Ganz ruhig, Ralf! Du bist in einem Traum und in diesem Traum bist du der Transporterchef Kyle! Ich schluckte einmal, atmete tief durch und hatte mich dann wieder einigermaßen unter Kontrolle.
Automatisch glitten meine Finger über die Kontrollelemente. Ohne nach ihrem Ziel zu fragen, gab ich Koordinaten ein und bediente die drei Energiepegel für den Transport. In einem Funkenregen entmaterialisierte sie und ich befand mich allein im Transporterraum.
Mit den Fingerspitzen fuhr ich über die Kante des Kontrollpultes.
Es fühlte sich so verdammt wirklich an! Klar, in einem Traum hat man ja auch das Gefühl das alles echt sei. Aber hier? Ich wurde einfach dieses "falsche" Gefühl nicht los!
Das Schott glitt auf und ein Mann in Rot schritt äußerst energisch auf mich zu.
"Mister Kyle!" donnerte er mich an.
Scotty, schoß es mir durch den Kopf. James Doohan aus den 60ern stand vor mir. Mit zornigem Gesicht fauchte er mich an.
"Mr. Kyle, langsam habe ich die Nase gestrichen voll! Ich war immer davon überzeugt, in Ihnen einen meiner zuverlässigsten Männer zu sehen. Aber was Sie sich seit einer Woche leisten, geht einfach zu weit. Was soll das?"
"Aber Mr. Doohan!?" entfuhr es meinen Lippen.
"Jetzt reicht's! Sie melden sich sofort bei Dr. McCoy! Verstanden, Mr. Kyle?!"
Bei diesem Mr. Kyle trat sein schottischer Akzent besonders deutlich hervor.
Abrupt drehte er sich um und marschierte hinaus. In der offenen Türe drehte er sich noch einmal zu mir um.

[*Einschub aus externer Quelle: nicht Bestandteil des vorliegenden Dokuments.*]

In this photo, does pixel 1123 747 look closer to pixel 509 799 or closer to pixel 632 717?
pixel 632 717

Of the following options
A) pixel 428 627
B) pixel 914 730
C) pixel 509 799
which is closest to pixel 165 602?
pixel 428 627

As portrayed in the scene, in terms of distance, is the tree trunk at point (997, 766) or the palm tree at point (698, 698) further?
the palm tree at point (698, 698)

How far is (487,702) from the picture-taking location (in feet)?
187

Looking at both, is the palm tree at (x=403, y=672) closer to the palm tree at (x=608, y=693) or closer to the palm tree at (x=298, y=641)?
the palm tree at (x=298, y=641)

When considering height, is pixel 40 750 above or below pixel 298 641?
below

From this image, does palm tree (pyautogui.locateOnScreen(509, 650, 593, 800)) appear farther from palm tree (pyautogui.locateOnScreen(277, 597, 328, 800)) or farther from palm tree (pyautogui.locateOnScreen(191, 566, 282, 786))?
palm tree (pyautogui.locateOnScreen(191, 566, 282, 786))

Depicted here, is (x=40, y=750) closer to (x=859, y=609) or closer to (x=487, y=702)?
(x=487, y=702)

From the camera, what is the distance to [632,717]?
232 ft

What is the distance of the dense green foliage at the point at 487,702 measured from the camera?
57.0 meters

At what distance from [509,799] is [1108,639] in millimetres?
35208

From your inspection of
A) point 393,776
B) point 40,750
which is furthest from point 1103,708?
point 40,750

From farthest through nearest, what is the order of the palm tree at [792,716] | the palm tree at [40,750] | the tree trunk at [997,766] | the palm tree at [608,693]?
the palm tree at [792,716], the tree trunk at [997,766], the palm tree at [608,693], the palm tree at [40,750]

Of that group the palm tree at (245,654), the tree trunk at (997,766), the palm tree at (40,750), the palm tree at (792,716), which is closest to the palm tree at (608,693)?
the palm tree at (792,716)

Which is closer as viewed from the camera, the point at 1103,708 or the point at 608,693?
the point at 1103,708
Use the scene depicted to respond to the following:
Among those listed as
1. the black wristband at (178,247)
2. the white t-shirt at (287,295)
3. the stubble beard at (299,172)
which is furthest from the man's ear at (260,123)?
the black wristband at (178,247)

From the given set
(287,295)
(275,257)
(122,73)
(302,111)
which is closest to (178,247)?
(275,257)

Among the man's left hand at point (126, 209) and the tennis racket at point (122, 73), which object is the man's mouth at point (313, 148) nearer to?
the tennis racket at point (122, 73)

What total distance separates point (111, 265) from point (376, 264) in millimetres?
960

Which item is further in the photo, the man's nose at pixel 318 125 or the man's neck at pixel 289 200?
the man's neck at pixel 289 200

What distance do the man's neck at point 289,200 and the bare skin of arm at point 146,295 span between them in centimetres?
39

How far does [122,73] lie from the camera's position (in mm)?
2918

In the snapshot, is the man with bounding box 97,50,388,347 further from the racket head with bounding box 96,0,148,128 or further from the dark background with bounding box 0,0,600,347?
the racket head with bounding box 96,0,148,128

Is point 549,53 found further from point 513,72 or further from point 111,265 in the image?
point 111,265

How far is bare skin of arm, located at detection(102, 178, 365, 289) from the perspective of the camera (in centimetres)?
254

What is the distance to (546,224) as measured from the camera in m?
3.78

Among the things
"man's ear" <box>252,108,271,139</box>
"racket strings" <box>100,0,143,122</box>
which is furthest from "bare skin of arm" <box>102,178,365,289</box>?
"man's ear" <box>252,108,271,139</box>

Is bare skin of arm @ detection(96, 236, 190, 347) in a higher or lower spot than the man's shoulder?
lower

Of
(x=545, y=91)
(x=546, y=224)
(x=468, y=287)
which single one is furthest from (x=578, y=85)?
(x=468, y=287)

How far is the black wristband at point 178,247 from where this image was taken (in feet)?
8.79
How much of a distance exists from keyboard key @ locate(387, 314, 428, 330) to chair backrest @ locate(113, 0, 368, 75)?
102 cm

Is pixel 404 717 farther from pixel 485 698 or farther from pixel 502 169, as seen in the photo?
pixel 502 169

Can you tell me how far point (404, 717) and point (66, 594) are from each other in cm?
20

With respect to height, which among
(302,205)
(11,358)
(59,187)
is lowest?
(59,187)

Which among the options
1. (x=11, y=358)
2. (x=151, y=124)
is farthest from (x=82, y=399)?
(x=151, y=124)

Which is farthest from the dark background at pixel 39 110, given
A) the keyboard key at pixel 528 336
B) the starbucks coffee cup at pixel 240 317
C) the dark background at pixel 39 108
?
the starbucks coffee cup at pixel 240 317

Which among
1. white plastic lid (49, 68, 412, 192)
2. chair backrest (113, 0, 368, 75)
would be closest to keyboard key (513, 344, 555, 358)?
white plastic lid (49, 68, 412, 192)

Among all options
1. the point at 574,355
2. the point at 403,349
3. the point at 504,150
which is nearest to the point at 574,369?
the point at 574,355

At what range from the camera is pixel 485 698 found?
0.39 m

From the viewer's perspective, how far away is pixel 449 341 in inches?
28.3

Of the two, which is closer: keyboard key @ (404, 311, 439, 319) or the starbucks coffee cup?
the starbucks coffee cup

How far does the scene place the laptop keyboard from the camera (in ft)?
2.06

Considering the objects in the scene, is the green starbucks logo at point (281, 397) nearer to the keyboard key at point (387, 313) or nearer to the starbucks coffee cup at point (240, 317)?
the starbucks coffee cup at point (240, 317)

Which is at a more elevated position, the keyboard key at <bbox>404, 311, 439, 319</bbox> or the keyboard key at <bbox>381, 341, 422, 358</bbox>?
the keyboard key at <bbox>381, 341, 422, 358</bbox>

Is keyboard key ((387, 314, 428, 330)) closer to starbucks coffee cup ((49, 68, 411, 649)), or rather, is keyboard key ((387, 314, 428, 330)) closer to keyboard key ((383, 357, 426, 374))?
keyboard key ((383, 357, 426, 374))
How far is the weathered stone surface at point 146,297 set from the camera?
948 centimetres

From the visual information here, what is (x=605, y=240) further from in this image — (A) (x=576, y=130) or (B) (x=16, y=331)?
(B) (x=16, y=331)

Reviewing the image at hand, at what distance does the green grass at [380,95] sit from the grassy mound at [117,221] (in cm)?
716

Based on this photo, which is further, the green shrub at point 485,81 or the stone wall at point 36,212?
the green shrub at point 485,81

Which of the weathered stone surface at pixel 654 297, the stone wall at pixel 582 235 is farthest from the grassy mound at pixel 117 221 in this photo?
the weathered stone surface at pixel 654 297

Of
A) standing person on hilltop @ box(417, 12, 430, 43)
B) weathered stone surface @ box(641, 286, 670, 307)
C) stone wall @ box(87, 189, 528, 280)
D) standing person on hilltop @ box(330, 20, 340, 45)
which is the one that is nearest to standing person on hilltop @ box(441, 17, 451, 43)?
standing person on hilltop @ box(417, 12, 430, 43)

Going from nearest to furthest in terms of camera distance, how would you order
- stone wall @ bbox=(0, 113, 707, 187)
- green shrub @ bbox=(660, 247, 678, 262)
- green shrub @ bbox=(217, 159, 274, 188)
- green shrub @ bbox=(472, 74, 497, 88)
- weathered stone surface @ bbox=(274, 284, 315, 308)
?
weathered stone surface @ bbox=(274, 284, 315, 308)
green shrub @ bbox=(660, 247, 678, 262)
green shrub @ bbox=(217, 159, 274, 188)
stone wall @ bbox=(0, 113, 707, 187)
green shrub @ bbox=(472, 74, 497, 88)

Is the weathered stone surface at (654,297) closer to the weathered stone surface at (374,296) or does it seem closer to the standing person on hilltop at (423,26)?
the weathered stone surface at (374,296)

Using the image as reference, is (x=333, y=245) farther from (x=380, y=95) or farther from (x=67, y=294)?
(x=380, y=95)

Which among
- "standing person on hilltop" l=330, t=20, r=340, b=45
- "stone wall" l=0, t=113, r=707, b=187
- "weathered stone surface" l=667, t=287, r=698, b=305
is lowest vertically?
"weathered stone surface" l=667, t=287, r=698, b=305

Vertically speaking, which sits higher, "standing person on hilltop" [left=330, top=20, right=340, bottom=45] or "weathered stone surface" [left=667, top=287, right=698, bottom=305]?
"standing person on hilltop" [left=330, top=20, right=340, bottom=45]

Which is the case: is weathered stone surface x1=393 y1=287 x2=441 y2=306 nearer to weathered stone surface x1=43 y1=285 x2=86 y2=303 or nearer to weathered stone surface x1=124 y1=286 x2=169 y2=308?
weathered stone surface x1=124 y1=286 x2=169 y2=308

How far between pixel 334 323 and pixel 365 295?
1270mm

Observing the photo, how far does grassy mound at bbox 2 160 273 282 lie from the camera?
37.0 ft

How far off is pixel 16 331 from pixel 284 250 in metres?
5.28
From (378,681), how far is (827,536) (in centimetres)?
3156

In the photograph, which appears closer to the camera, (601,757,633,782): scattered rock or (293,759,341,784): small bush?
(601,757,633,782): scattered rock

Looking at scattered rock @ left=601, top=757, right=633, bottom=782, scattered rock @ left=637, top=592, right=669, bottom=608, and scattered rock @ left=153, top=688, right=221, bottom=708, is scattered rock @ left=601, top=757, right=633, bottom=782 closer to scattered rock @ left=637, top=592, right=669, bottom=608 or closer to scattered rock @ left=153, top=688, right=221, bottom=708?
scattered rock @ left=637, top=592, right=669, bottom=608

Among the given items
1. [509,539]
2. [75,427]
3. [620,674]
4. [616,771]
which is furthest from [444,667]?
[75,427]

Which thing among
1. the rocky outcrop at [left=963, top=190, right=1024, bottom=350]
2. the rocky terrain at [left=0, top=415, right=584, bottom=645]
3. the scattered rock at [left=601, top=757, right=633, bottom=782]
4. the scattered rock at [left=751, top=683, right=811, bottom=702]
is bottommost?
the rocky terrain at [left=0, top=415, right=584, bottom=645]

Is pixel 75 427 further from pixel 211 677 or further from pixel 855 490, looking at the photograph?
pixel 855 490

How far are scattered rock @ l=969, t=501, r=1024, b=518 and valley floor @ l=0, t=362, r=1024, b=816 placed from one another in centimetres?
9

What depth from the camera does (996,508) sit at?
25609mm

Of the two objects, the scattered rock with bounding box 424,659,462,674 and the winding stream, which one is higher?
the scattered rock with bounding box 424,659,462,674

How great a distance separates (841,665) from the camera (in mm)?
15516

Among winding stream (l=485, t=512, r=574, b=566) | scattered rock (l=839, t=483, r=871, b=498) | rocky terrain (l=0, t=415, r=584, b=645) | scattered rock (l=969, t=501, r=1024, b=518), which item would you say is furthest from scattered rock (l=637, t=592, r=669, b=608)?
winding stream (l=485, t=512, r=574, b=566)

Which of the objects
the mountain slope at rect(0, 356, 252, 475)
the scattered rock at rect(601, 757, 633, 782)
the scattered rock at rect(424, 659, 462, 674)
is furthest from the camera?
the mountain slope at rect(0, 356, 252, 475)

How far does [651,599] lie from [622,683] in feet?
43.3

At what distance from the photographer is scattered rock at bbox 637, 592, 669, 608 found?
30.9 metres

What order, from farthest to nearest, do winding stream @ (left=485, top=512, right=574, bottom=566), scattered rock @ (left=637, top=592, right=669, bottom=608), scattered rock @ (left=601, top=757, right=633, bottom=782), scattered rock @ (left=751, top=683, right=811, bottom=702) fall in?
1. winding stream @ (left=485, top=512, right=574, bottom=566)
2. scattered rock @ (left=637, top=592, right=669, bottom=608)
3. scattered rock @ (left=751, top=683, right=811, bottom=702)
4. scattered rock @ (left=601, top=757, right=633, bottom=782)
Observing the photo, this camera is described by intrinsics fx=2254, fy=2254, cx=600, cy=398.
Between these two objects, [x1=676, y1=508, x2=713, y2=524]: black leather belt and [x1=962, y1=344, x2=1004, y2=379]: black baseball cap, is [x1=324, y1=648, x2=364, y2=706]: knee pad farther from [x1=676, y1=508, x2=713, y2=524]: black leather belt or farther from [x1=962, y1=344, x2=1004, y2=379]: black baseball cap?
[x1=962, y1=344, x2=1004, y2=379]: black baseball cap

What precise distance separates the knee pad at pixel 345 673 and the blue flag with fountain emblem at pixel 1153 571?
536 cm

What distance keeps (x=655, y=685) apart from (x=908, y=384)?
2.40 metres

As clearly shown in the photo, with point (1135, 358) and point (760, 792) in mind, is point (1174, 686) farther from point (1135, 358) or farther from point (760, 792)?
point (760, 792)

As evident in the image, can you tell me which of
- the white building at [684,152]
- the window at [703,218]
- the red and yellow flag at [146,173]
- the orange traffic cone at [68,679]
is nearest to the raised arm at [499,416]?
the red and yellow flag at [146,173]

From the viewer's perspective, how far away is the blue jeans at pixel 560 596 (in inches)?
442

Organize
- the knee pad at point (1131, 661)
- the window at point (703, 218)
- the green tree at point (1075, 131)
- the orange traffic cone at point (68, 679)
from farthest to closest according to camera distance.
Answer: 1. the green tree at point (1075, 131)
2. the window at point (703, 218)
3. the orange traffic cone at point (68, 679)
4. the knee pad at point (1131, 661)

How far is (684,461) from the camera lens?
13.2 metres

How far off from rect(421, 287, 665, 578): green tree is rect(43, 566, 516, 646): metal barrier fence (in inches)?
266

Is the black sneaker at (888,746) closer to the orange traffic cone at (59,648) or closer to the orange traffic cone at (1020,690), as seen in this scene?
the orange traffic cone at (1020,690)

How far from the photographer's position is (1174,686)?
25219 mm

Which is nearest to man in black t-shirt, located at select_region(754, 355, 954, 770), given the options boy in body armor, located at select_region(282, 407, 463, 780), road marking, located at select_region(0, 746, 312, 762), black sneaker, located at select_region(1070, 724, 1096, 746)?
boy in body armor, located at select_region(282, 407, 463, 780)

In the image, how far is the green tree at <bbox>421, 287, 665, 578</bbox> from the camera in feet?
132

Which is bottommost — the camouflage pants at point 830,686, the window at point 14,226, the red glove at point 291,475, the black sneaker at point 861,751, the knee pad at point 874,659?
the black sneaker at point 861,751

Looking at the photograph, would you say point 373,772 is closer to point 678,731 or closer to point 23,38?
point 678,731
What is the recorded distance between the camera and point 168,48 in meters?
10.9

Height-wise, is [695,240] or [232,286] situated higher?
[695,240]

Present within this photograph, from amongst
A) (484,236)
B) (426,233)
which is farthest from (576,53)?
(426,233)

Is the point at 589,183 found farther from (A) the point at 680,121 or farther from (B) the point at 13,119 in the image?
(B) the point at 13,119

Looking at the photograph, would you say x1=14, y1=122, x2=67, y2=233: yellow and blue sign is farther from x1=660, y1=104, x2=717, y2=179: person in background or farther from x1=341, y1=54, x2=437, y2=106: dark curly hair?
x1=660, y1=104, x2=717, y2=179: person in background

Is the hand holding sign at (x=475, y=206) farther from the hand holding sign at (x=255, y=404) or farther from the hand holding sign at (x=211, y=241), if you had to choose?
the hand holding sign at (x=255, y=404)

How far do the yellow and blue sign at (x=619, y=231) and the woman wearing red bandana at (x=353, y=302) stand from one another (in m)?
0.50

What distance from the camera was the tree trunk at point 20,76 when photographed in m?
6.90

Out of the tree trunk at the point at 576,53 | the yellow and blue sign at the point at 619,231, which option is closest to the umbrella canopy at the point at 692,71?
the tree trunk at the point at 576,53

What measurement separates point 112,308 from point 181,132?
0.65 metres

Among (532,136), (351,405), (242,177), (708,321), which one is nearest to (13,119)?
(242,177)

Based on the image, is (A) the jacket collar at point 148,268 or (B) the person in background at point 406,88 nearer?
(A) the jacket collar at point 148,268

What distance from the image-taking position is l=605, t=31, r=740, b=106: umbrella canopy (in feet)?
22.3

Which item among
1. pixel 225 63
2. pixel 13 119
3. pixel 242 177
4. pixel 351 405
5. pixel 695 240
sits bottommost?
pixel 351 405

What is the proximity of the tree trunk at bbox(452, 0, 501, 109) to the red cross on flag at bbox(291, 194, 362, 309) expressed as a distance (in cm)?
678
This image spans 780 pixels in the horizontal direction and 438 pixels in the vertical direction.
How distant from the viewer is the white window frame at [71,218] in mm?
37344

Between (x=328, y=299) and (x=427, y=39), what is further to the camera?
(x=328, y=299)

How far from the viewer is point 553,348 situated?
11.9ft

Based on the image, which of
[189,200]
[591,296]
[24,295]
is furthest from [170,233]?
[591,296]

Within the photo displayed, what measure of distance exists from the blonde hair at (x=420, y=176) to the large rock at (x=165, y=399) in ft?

"Sofort!" donnerte er ärgerlich und verschwand.
Also, wenn das ein Traum sein soll, dann entwikkelt er sich zu einem Alptraum, dachte ich und machte mich mit einem Schulterzucken auf den Weg. Ich wanderte durch die Gänge, bewegte mich durch diese für mich seltsam vertraute fremdartige Welt, als würde ich dergleichen täglich tun.
"Klar, Mann, machst du ja auch!" sagte ich zu mir selber und stand plötzlich in einem Krankenzimmer. Links ging es zu einem Raum, an dessen Wänden mehrere Diagnoseliegen standen. Vor mir ein Raum mit Sitzecke und einigen Türen.
Niemand war da.
"Hallo, niemand da?" rief ich etwas unsicher.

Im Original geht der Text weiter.